DKM At-Tarbiyah LPMP DKI Jakarta bekerjasama dengan Dharma Wanita Persatuan (DWP) LPMP DKI Jakarta pada tanggal 30 Januari 2020 menyelenggarakan kegiatan Kajian Fiqih Tentang Zakat, Infak dan Shadaqah yang bertempat di Mesjid At-Tarbiyah LPMP DKI Jakarta. Kegiatan ini bertujuan untuk memberikan pemahaman tentang fiqih zakat, infak dan shadaqah dan memberikan motivasi untuk menunaikan zakat, infak dan shadaqah sesuai syariat. Kegiatan kajian fiqih tentang ZIS ini dibuka oleh Kasubbag LPMP DKI Jakarta, Uswatun Hasanah, S.E., M.Ak. yang sekaligus juga sebagai penasihat DKM At-Tarbiyah.  Acara ini dihadiri oleh warga LPMP DKI Jakarta, baik ASN maupun PPNPN sejumlah 65 orang.

 

Narasumber pada kegiatan Kajian Fiqih Zakat, Infak dan Shadaqah ini adalah Ustadz H. Ahmad Furqon, Lc (Kepala BMT Masjid Raya Pondok Indah). Beliau menjelaskan secara detail tentang konsep dan penerapan ZIS dalam kehidupan sehari-hari. Pada akhir sesi ada forum tanya jawab dan peserta sangat antuasias memberikan pertanyaan terkait masalah ZIS ini dan bagi penanya disediakan doorprize menarik dari panitia.

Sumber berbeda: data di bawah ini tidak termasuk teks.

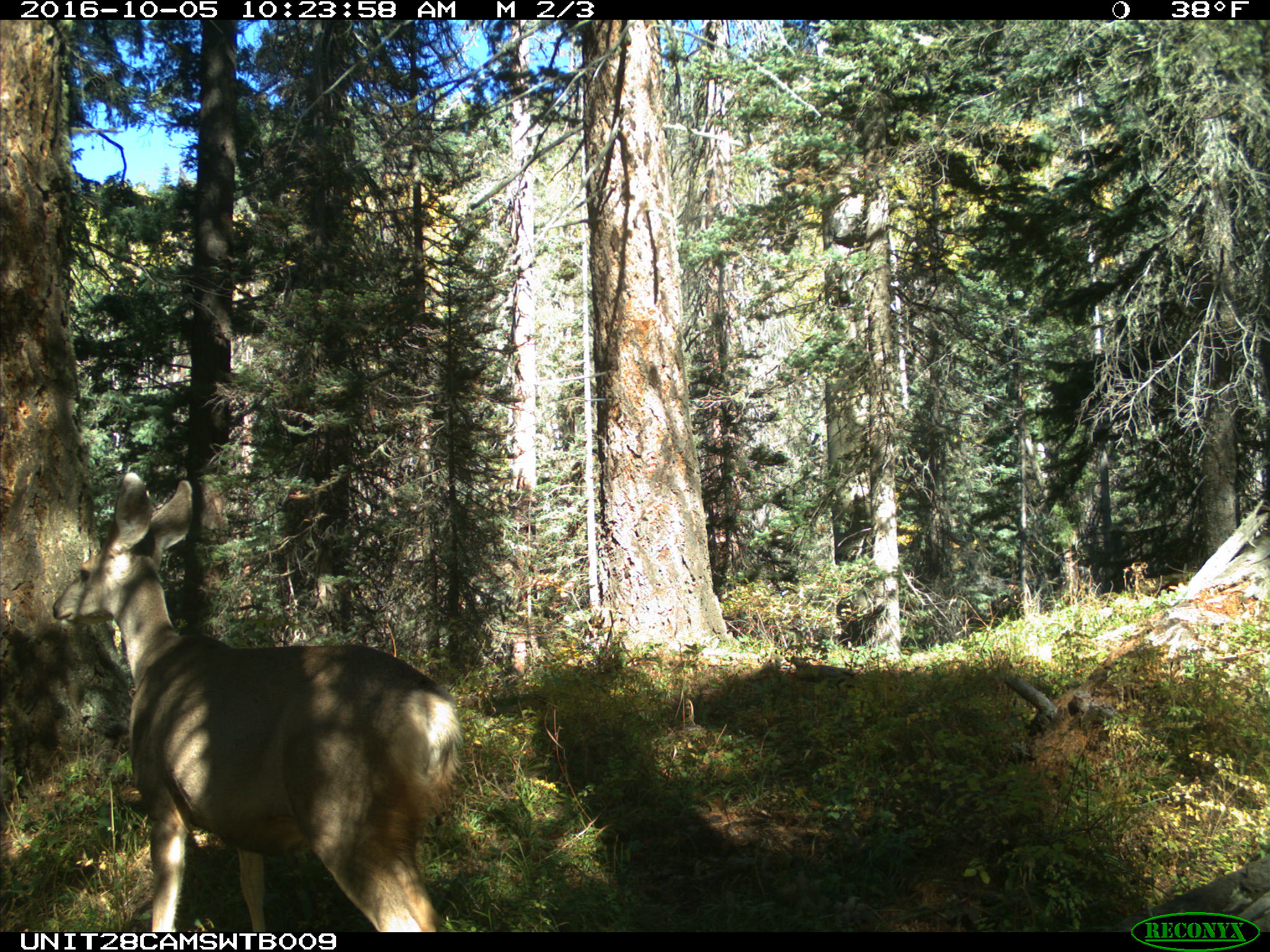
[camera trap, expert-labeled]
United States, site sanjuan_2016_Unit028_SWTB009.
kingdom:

Adapun resume materi kajian fikih tentang ZIS ini adalah sebagai berikut:

    • Secara bahasa adalah sesuatu yang berkah, tumbuh, suci dan baik, sementara secara Syar’i yaitu bagian yang telah ditetapkan pada harta yang Allah telah tentukan peruntukannya untuk para mustahik zakat. Disamping kata Zakat itu sendiri, dalam banyak nash zakat juga disebutkan dengan kata Shadaqah (At taubah 103),  Infaq (Al Baqoroh 267) dan (Laisa fiima duuna khomsa ausqin shodaqotun – Al Hadits).
    • Para Ulama sepakat, zakat diwajibkan kepada harta muslim yang baligh dan berakal tidak kepada orang kafir
    • Harta yang wajib dizakati, (1) Emas dan perak, –Walladzina yaknizuuna adzahaba wal fidhota…- QS At taubah 34, (2) Tanaman dan buah – buahan, -Kuluu min tsamarihi idzaa atsmara waatuu haqohu yauma hashoodih- QS Al an’am 141, (3) pendapatan hasil niaga dan selainnya, -Yaa ayyuhaldzina aamanuu anfiqu min thayyibaati maa kasabtum…- QS Al baqarah 276, (4) Barang tambang / hasil bumi dan selainnya, -Waminmmaa akhrojnaa lakum minal ardhi-
    • Zakat hasil usaha / zakat profesi, Menurut Ibnu Hazm, secara umum baik dalam nash Al quran, as sunnah, ijma’ dan qiyas tidak ditemukan dengan jelas pemberlakuan haul nishob atas hasil usaha yang didapatkan dari profesi seseorang. Menurut Imam Hanafi, Maliki dan Syafi’I berpendapat bahwa zakat profesi tidak diwajibkan sampai sempurnanaya nishob zakat tersebut selama satu tahun penuh / haul. Sementara Dibeberapa Negara dengan jumlah muslim tersebar lembaga zakatnya menerapkan pendapat yang mewajibkan zakat profesi dibayarkan, saat hasil usaha didapatkan. Adapun nishob zakat profesi menurut ulama mutaakhirin bersepakat menetapkan nishab zakat profesi setara dengan nishab zakat tanaman yaitu 5 ausaq atau setara 524 Kg beras.
    • Golongan penerima zakat adalah fakir, miskin, amil zakat, mualaf, hamba sahaya, gharim, fisabilillah dan ibnu sabil
    • Nafkah berasal dari kata Infaq yang berarti “mengeluarkan”, kata ini tidak digunakan kecuali untuk kebaikan. Infaq hukumnya bisa wajib dan bisa Sunnah. Infaq wajib Menurut Syara, bermakna : “memeberikan kecukupan dalam hal makan, pakaian dan tempat tinggal sebagai kewajiban bagi orang yang diamanatkannya”. Sementara Infaq Sunnah bermakna : Mengeluarkan harta atau sebagian penghasilan untuk kemaslahatan atau kepentingan yang diperintahkan agama.
    • Shadaqah secara bahasa yaitu pemberian atas harta, makanan atau pakaian terhadap faqir (orang yang membutuhkan). Makna terminologinya adalah memberi pada orang yang membutuhkan karena mengharap ganjaran dan ridho Allah Ta’ala. Cakupan Shadaqah lebih luas dari sekedar infaq atau zakat, karena pemaknaan nilai Shadaqah dapat berkaitan dengan harta dan perbuatan (‘amal), adapun konteks infaq dan zakat hanya berkaitan dengan harta.

Zakat Infaq Shodaqoh

Bagikan ..

Eyoni Maisa

Bagikan ..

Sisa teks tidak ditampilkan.